Problem to work on:
Continue the passage about the Corvette's Duntov chassis, starting right after its final sentence.

The completed Sting Ray looked like the sports car from another planet and the chassis had everything except four-wheel disc brakes. Today, the running chassis looks like a buggy compared to the stout aluminum, steel and magnesium chassis of the C5, C6, and C7 Corvettes. But, in 1963, the top-performing L84 fuelie engine only had 360 “gross” horsepower and 352 lb-ft of torque putting power-to-the-ground with 6.70x15 bias-ply tires. That’s not much twisting on the chassis, so the chassis was more than adequate.

Even when the high-torque big-blocks arrived in 1965, for street use, the Duntov chassis could handle the job. The design didn’t show its limitations until the 1968 L88 racing Corvettes with wide tires started competing in endurance races. Tony DeLorenzo once commented that after long 12- or 24-hour races, their Corvettes needed new frames. Their solution to this problem was a Logghe Brothers full welded-in rollcage. Greenwood’s widebody Corvettes were so reinforced many asked, “Is there still a Corvette in there?” But for street use and spirited driving, the Duntov chassis served the Corvette well until 1982. Let’s look at the chassis’ basics to see why it lasted so long.

The genius of Duntov’s chassis was how much lower the center of gravity was. Chevrolet engineer Maurice Olley was a production car chassis and suspension expert when he designed the C1 chassis. As a racing expert, Duntov knew he had to get the center of gravity much lower. The C1’s chassis had a perimeter frame with X-bracing in the center for rigidity. The car’s occupants sat on top of the frame. Everything measured from there: the cowl height, engine height, etc.

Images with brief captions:
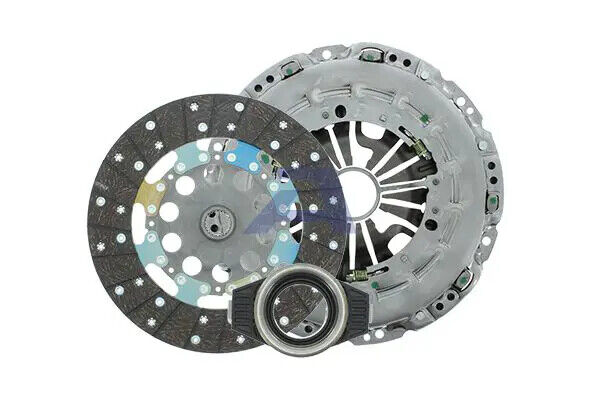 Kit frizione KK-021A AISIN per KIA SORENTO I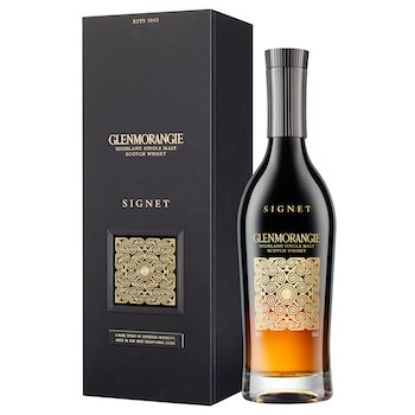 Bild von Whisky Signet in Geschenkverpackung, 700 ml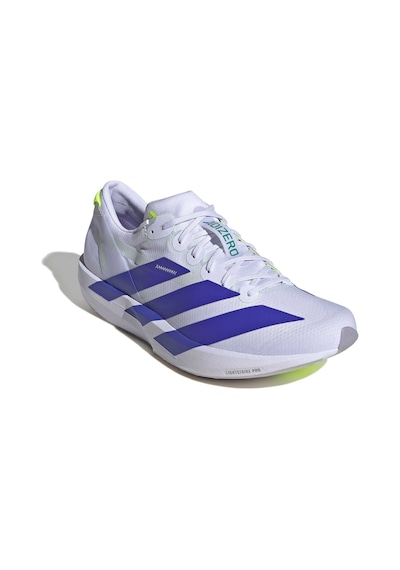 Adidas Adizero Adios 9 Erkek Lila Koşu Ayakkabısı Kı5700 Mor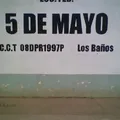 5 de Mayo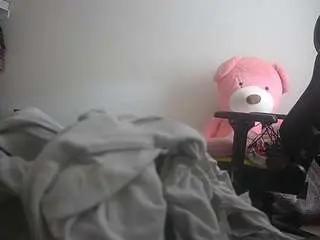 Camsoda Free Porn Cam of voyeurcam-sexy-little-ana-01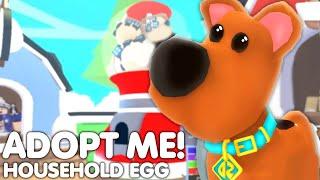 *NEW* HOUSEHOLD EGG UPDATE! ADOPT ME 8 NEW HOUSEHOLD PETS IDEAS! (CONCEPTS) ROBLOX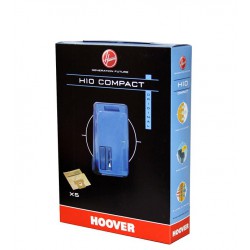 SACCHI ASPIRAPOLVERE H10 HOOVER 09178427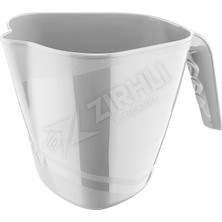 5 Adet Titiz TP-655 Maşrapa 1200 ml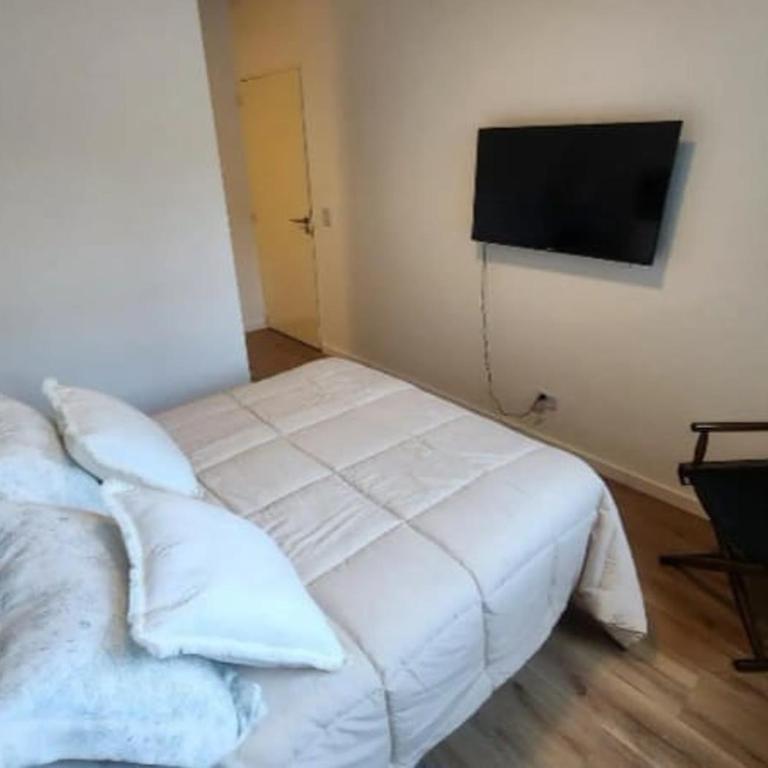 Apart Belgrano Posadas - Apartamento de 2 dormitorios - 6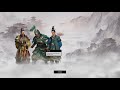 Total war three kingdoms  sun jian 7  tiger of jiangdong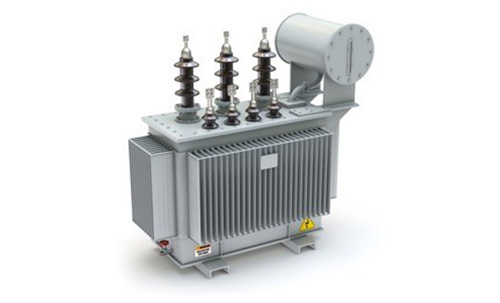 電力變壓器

Output for this task:
Duntov’s design eliminated the X-brace so that the occupants could be placed down inside the frame, dramatically lowering every data point from there. For rigidity, the new frame had five crossmembers. Duntov then mounted the engine and transmission as low and as far back as possible and routed the exhaust pipes through holes in the second frame crossmember. The passenger compartment was pushed back as far as possible and the spare tire was mounted below the back of the frame, under the fuel tank.

The lowering of the engine/transmission and passenger compartment lowered the center of gravity from 19.8 inches to 16.5 inches. Moving major components as far back as possible in the shorter, 98-inch wheelbase created a front/rear weight distribution of 47/53 percent. The engine centerline was offset 1 inch toward the passenger-side because the passenger-side footwell requirements were less than the driver’s. The extra offset reduced the transmission tunnel width and allowed the crankshaft and rear axle pinion to be on the same centerline. Ground clearance was just 5 inches.

The build of the frame used boxed longitudinal sides with five crossmembers that were designed to suit the needs of styling. The new frame actually received computer analysis to determine the thickness needed for the parameters of the overall car. The front crossmember was welded to the sides, and not bolted-on like the C1 chassis. The new frame with mounting brackets weighed 260 pounds, the same as the C1’s frame, but torsional rigidity increased from 1,587 lb-ft to 2,374 lb-ft per degree.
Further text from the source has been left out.